Dort war, einen Tag nachdem er mich in der Schule angesprochen hatte, Daniel gestanden. Er lehnte im Eingang des gegenüberliegenden Gebäudes, vor dem Kinder einen Schneemann gebaut hatten, und das Licht von der nächsten Straßenlaterne fiel nicht auf sein Gesicht, aber es gab keinen Zweifel, er war es, der zu mir heraufschaute. Er hatte sich nach unserem Gespräch im Klassenzimmer nicht abwimmeln lassen, meine Tasche gepackt und mich gegen meinen Willen nach Hause begleitet, und etwas von der Anspannung, die er dabei ausstrahlte, etwas von der paradoxen Mischung aus Aggression und Zuwendung, wenn nicht sogar Unterwürfigkeit, schien auch in der Gestalt in der Dunkelheit zu stecken. Ich überlegte, das Fenster zu öffnen und ihm zuzurufen oder zu ihm hinunterzugehen und ihn zu verscheuchen, aber dann machte ich nur das Fernsehlicht an, stellte mich so hin, dass er mich sehen musste, und wartete, was geschehen würde. Es dauerte eine Viertelstunde, bis er aufbrach, und wenn ich es richtig beurteile, ließ er sich absichtlich Zeit und legte es gar nicht darauf an, sich im Schatten zu halten, geradeso, als wäre es ihm nur recht, wenn ich ihn erkannte.
4
Über diesen Auftritt habe ich seither ebenso oft nachgedacht wie über das Gespräch am Tag davor, seine Verstiegenheit, und dass mir immer unwohl war, wenn jemand mir auf solche Weise zu nahe trat wie Daniel.

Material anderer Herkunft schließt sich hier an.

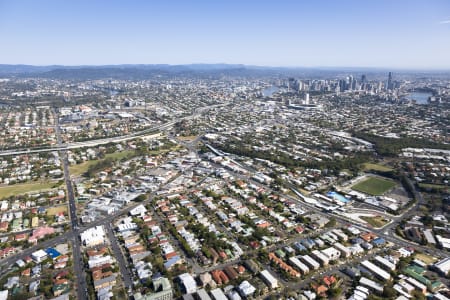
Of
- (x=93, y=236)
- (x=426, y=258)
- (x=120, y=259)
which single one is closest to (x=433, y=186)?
(x=426, y=258)

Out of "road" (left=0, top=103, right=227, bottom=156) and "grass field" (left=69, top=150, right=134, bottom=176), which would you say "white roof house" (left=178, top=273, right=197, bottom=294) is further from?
"road" (left=0, top=103, right=227, bottom=156)

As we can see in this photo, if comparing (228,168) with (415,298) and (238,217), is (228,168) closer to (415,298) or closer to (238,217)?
(238,217)

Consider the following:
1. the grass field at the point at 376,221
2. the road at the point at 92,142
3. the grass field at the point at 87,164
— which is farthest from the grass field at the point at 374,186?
the road at the point at 92,142

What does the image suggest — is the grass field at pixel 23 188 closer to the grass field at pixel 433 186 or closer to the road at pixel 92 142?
the road at pixel 92 142

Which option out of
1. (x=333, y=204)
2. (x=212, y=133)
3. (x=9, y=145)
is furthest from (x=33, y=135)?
(x=333, y=204)

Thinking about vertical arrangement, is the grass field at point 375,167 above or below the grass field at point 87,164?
below

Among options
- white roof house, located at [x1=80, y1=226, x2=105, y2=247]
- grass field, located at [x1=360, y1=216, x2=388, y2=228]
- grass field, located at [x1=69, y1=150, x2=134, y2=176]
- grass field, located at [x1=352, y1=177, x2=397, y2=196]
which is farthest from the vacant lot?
grass field, located at [x1=69, y1=150, x2=134, y2=176]
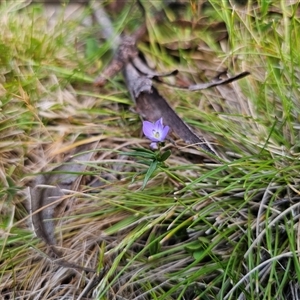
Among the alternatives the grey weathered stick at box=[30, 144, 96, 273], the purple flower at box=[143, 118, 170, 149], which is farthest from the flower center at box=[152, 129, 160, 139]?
the grey weathered stick at box=[30, 144, 96, 273]

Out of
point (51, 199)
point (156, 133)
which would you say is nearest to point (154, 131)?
point (156, 133)

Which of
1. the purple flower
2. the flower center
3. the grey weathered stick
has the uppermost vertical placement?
the purple flower

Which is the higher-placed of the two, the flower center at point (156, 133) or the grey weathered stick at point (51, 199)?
the flower center at point (156, 133)

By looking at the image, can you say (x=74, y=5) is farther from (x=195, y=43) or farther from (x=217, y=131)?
(x=217, y=131)

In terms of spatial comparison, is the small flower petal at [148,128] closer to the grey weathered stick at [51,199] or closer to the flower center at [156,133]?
the flower center at [156,133]

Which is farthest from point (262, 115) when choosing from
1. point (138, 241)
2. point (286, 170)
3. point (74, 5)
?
point (74, 5)

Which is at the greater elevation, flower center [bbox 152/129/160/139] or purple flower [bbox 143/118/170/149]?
purple flower [bbox 143/118/170/149]

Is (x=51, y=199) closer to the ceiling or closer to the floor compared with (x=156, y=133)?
closer to the floor

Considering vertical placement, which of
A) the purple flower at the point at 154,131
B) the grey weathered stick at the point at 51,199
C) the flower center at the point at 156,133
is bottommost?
the grey weathered stick at the point at 51,199

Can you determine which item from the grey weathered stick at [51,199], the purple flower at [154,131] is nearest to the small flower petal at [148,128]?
the purple flower at [154,131]

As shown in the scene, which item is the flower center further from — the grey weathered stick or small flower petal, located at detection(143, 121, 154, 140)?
the grey weathered stick

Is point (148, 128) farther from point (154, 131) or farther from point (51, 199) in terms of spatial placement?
point (51, 199)

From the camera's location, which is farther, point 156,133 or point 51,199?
point 51,199
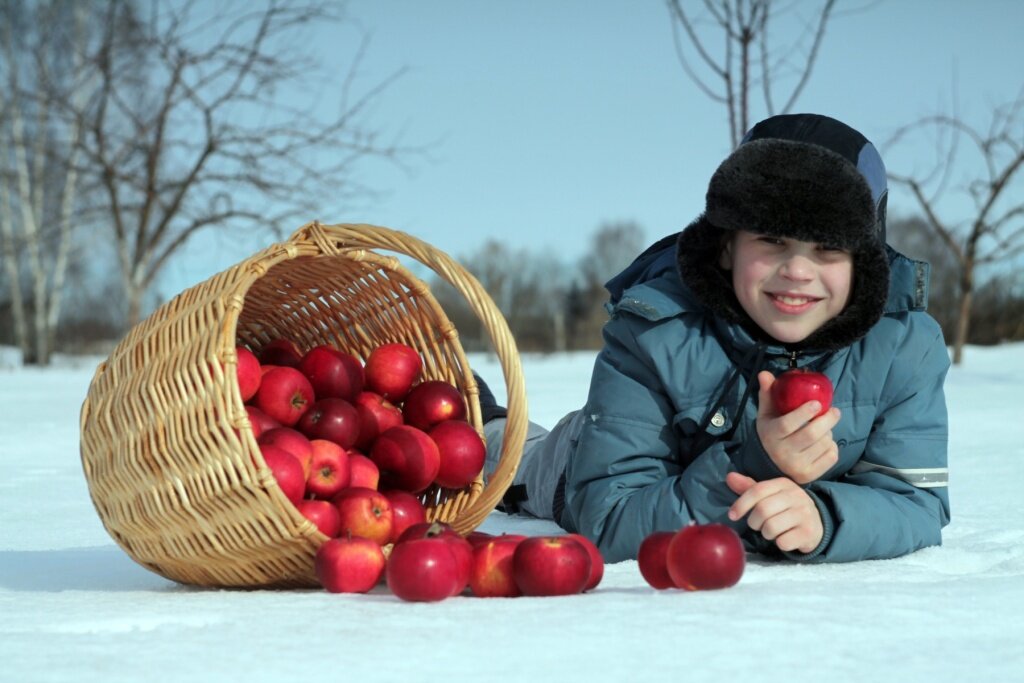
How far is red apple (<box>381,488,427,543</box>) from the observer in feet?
7.00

Vielleicht habe ich den Dialog ein bisschen zugespitzt, ihn noch hölzerner gemacht, noch irrealer, als ich die Worte damals empfand mit ihrer Konfrontation, ich würde ihn nicht mögen, aber so wie ich sie aufgeschrieben habe, geben sie die Stimmung dieses Dezembertags genau wieder, an dem Daniel schließlich neben mir durch die Stadt trottete. Ich erinnere mich, dass es schon, als wir die Schule verließen, zu schneien begann, und als wir vor meinem Haus ankamen, schneite es in dicken Flocken, und er stand da, als wollte er sich buchstäblich in meine Hände begeben und sich ebenso buchstäblich von mir formen lassen. Da ich ihn bis dahin nicht gefragt hatte, warum er plötzlich so erpicht auf die richtige Lektüre sei, holte ich es jetzt nach, und er sagte, ich hätte doch selbst einmal erklärt, man sei, was man lese, und er habe schon immer ein anderer werden wollen oder, wenn das nicht gehe, wenigstens ganz und gar er selbst.